(SET TASK A)
Which lines of the records contain the word "bird"? Copy each one out, treating case as significant.

(GIVEN PASSAGE)

[start]

Campus Global Theme Statement of Purpose

The Campus Global Theme program identifies a topic linked to one or more of the UN Sustainable Development Goals (SDGs) and engages the entire UC Davis community in related discussion, learning, discovery, and action. The second Campus Global Theme is Transformative Energies: Repowering and Empowering the Planet, dares to imagine repowering and empowering the planet as being two sides of the same coin.

Transformative Energies: Repowering and Empowering the Planet

UC Davis’ second Campus Global Theme, "Transformative Energies: Repowering and Empowering the Planet," invites the campus community to explore the humanistic, social, and scientific dimensions of energy. Given the ever-impending environmental crisis that global warming poses, we, as part of planetary communities, need strategies for achieving a just energy transition. “Transformative Energies” dares to imagine repowering and empowering the planet as being two sides of the same coin. It holds out the possibility that an energy transition from a reliance on hydrocarbons to sustainable technologies simultaneously entails upending embedded systems of social inequity and ecological damage. Racial, economic, and environmental harms have been enmeshed with the world’s historically tenacious and dominant forms of power. Such power threatens energy democracy and our capacity to identify and recognize greenwashing and misinformation. Transformative Energies seeks to compel a deeper understanding of these connections and to build complex, multi-faceted efforts to transform them.

Transformative Energies calls upon members of our campus to share creative ways to reconsider and reconfigure our relationship to power through scientific, social, humanistic, and artistic experimentation and analysis. Inspired by the UN Sustainable Development Goals (SDGs), "Transformative Energies” summons UC Davis’ varied interdisciplinary strengths and encourages collaborations and conversations on Transformative Energies, imagined historically and contemporarily, materially and speculatively, humanistically, artistically and scientifically.

[end]

(SET TASK B)
In the Campus Global Theme statement, what is the title of UC Davis' second Campus Global Theme?

(DATA FOR THIS EXERCISE)
[start]

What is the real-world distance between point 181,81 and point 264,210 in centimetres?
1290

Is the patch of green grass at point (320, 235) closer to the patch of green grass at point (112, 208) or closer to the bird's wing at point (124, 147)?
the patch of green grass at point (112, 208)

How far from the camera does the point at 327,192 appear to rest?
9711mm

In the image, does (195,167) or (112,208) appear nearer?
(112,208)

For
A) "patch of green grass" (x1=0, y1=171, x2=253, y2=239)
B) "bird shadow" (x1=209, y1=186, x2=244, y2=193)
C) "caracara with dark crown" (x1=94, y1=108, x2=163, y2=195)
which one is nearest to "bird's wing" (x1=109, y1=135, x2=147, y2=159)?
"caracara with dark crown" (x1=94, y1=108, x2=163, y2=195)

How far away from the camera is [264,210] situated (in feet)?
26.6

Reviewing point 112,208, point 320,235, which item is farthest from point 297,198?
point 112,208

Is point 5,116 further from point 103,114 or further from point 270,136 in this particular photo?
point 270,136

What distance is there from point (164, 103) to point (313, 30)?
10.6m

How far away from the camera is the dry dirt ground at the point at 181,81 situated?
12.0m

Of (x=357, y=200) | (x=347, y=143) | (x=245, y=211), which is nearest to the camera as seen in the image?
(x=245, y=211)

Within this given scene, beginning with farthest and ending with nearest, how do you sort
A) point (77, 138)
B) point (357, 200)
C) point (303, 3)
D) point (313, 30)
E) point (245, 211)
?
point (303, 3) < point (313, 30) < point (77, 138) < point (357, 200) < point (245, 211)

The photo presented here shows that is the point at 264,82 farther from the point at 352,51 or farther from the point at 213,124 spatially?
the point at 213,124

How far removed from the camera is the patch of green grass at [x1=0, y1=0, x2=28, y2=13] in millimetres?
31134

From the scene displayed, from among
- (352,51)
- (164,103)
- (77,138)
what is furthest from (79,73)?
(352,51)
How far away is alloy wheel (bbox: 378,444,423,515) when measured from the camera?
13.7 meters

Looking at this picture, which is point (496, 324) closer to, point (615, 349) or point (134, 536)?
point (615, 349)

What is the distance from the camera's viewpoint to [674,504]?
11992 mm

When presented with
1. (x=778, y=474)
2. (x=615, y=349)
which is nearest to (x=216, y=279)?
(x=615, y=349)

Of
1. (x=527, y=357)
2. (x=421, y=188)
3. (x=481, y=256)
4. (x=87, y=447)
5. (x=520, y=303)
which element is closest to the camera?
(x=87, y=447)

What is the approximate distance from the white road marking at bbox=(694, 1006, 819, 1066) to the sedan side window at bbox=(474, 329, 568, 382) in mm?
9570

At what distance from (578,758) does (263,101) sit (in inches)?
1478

[end]

(COMPLETE OUTPUT A)
Is the patch of green grass at point (320, 235) closer to the patch of green grass at point (112, 208) or closer to the bird's wing at point (124, 147)?
B) "bird shadow" (x1=209, y1=186, x2=244, y2=193)
which one is nearest to "bird's wing" (x1=109, y1=135, x2=147, y2=159)?

(COMPLETE OUTPUT B)
Transformative Energies: Repowering and Empowering the Planet.